▶ WHAT YOU ARE ASKED TO DO
Could you retype the whole listing word for word and drop the images?

+ + + + +

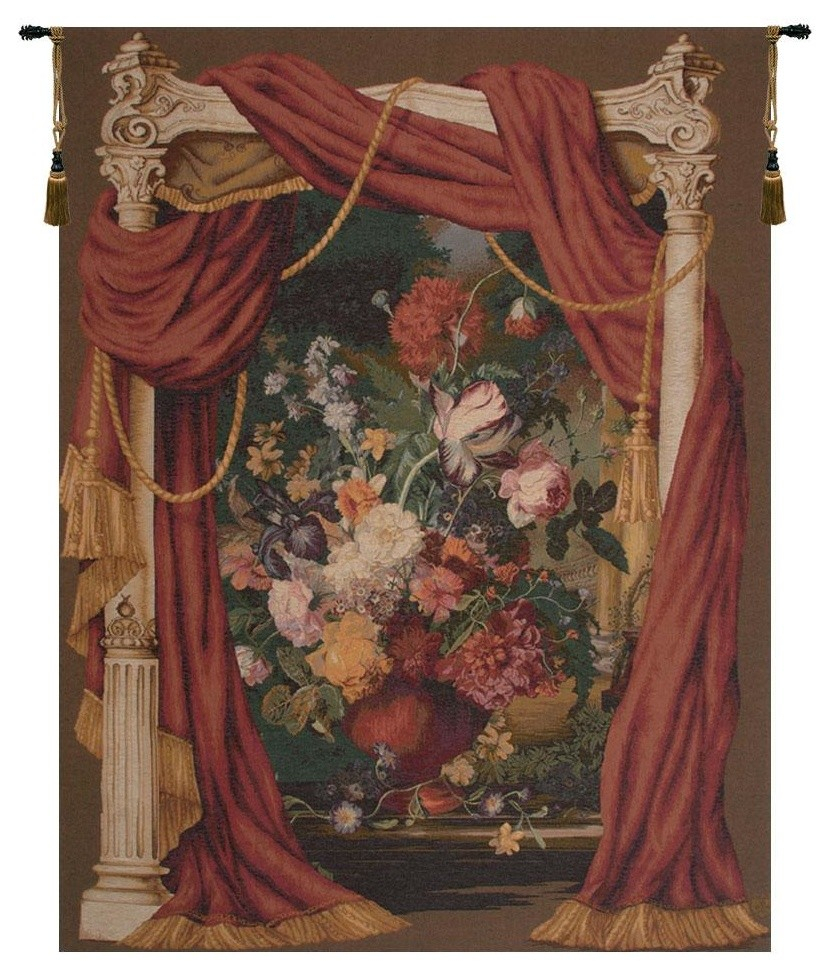 Bouquet Theatral European Tapestry Wall Hanging, B – H 58 X W 42 Inside Newest Grandes Armoiries I European Tapestries (View 16 of 20)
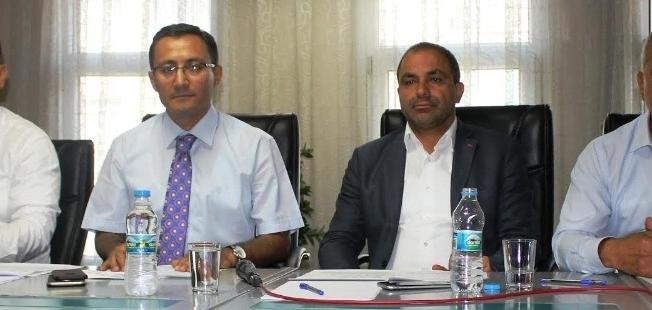 Alaşehir'de üzüm işçisi ücretleri belirlendi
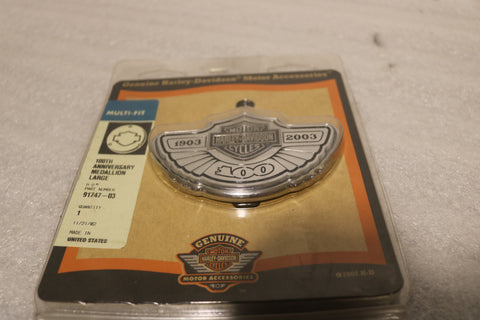 NEW OEM NOS HARLEY 100TH ANNIVERSARY LARGE MEDALLION 91747-03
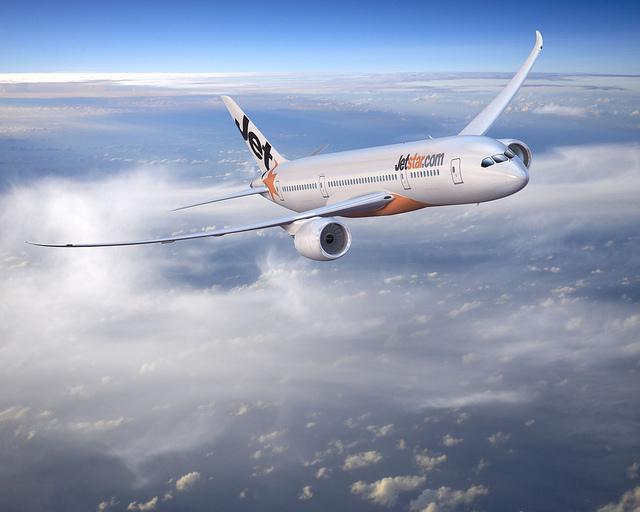Les 787 Dreamliner concernés par le problème sont ceux équipés de moteurs General Motors.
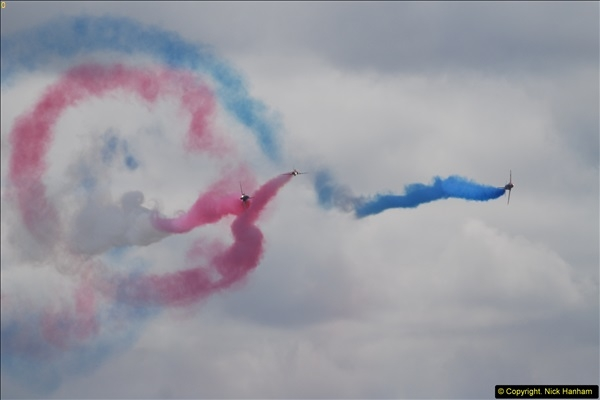 2015-07-11 Yeovilton Air Day 2015. (404)412
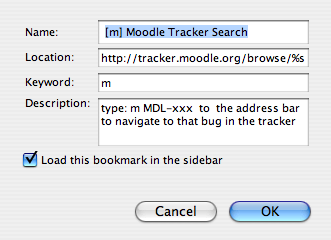 Mdl tracker quicksearch.png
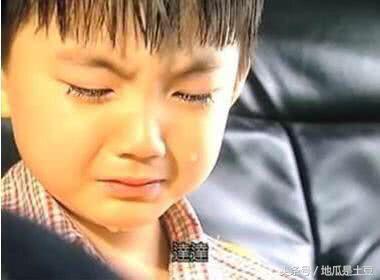 童星現狀! 一位是台灣版「李天一」二進監獄,他精神失常吃垃圾!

+ + + + +

▶ FINAL ANSWER
 Bouquet Theatral European Tapestry Wall Hanging, B – H 58 X W 42 Inside Newest Grandes Armoiries I European Tapestries (View 16 of 20)
 Alaşehir'de üzüm işçisi ücretleri belirlendi
 NEW OEM NOS HARLEY 100TH ANNIVERSARY LARGE MEDALLION 91747-03
Les 787 Dreamliner concernés par le problème sont ceux équipés de moteurs General Motors.
 2015-07-11 Yeovilton Air Day 2015. (404)412
 Mdl tracker quicksearch.png
 童星現狀! 一位是台灣版「李天一」二進監獄,他精神失常吃垃圾!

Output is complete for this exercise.